**Exercise**
Repeat every line below exactly as it reads.
═══ Dataset records ═══
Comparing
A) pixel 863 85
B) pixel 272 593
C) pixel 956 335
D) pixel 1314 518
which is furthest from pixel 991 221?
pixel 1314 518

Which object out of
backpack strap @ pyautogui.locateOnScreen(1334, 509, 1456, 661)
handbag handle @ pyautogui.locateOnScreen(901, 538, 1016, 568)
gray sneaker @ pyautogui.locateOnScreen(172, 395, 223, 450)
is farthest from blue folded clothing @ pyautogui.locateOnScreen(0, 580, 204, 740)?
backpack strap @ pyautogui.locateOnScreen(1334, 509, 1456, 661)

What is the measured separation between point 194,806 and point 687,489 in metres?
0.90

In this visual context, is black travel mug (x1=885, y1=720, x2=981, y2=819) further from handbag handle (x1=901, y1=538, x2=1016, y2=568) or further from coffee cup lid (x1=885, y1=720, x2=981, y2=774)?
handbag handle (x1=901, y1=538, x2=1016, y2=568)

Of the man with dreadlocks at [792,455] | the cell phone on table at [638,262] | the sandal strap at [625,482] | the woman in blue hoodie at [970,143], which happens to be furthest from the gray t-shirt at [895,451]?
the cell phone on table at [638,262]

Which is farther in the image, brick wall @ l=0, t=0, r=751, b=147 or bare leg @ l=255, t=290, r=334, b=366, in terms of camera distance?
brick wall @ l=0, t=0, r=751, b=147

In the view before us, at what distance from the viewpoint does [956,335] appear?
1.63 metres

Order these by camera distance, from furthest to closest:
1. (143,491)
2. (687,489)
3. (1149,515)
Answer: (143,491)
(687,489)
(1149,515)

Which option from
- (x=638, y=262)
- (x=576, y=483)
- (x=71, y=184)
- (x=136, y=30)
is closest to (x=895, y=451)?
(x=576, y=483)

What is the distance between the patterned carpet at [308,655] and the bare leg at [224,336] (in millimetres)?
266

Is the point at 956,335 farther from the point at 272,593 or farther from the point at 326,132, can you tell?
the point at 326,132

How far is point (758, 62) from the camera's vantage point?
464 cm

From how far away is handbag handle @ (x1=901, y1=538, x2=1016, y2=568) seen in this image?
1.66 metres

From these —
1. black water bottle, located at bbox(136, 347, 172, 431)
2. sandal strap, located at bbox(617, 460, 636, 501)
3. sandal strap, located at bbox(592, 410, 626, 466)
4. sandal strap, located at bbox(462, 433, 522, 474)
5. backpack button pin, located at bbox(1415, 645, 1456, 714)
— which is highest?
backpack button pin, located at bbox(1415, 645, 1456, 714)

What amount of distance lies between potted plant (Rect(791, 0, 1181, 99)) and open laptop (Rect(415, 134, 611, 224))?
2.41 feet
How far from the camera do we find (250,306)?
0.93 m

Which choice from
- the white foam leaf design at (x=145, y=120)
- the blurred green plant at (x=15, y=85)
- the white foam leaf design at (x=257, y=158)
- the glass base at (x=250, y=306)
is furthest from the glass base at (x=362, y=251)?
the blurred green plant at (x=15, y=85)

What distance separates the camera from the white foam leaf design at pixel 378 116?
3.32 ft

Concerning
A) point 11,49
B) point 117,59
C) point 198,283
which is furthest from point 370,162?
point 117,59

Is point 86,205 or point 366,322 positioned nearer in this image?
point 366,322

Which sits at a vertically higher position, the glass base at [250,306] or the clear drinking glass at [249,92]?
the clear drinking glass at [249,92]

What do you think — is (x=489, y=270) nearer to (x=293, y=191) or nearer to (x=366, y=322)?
═══
**Result**
Comparing
A) pixel 863 85
B) pixel 272 593
C) pixel 956 335
D) pixel 1314 518
which is furthest from pixel 991 221?
pixel 1314 518

Which object out of
backpack strap @ pyautogui.locateOnScreen(1334, 509, 1456, 661)
handbag handle @ pyautogui.locateOnScreen(901, 538, 1016, 568)
gray sneaker @ pyautogui.locateOnScreen(172, 395, 223, 450)
is farthest from blue folded clothing @ pyautogui.locateOnScreen(0, 580, 204, 740)?
backpack strap @ pyautogui.locateOnScreen(1334, 509, 1456, 661)

What is the measured separation between point 194,806 and point 687,489 in metres?
0.90

In this visual context, is black travel mug (x1=885, y1=720, x2=981, y2=819) further from handbag handle (x1=901, y1=538, x2=1016, y2=568) or further from coffee cup lid (x1=885, y1=720, x2=981, y2=774)?
handbag handle (x1=901, y1=538, x2=1016, y2=568)

Of the man with dreadlocks at [792,455] | the cell phone on table at [638,262] | the sandal strap at [625,482] | the woman in blue hoodie at [970,143], which happens to be furthest from the gray t-shirt at [895,451]?
the cell phone on table at [638,262]

Which is farther in the image, brick wall @ l=0, t=0, r=751, b=147 or bare leg @ l=255, t=290, r=334, b=366, in terms of camera distance?
brick wall @ l=0, t=0, r=751, b=147

In the view before us, at what distance from the viewpoint does [956,335] appear?
1.63 metres

Order these by camera distance, from furthest to closest:
1. (143,491)
2. (687,489)
3. (1149,515)
Answer: (143,491)
(687,489)
(1149,515)

Which option from
- (x=638, y=262)
- (x=576, y=483)
- (x=71, y=184)
- (x=136, y=30)
is closest to (x=895, y=451)?
(x=576, y=483)

What is the distance between the patterned carpet at [308,655] and the bare leg at [224,336] (in millimetres)?
266

Is the point at 956,335 farther from the point at 272,593 or farther from the point at 326,132, can you tell?
the point at 326,132

How far is point (758, 62) from the camera's vantage point?
464 cm

From how far away is handbag handle @ (x1=901, y1=538, x2=1016, y2=568) seen in this image?
1.66 metres

From these —
1. black water bottle, located at bbox(136, 347, 172, 431)
2. sandal strap, located at bbox(617, 460, 636, 501)
3. sandal strap, located at bbox(592, 410, 626, 466)
4. sandal strap, located at bbox(462, 433, 522, 474)
5. backpack button pin, located at bbox(1415, 645, 1456, 714)
— which is highest?
backpack button pin, located at bbox(1415, 645, 1456, 714)

What amount of distance lies between potted plant (Rect(791, 0, 1181, 99)) and open laptop (Rect(415, 134, 611, 224))?
2.41 feet
How far from the camera do we find (250,306)?
0.93 m

Which choice from
- the white foam leaf design at (x=145, y=120)
- the blurred green plant at (x=15, y=85)
- the white foam leaf design at (x=257, y=158)
- the glass base at (x=250, y=306)
is furthest from the glass base at (x=362, y=251)?
the blurred green plant at (x=15, y=85)

What distance separates the camera from the white foam leaf design at pixel 378 116?
3.32 ft

Concerning
A) point 11,49
B) point 117,59
C) point 198,283
which is furthest from point 370,162?
point 117,59

Is point 86,205 or point 366,322 positioned nearer in this image?
point 366,322

Which sits at a vertically higher position, the glass base at [250,306] or the clear drinking glass at [249,92]?
the clear drinking glass at [249,92]

What do you think — is (x=489, y=270) nearer to (x=293, y=191) or nearer to (x=366, y=322)?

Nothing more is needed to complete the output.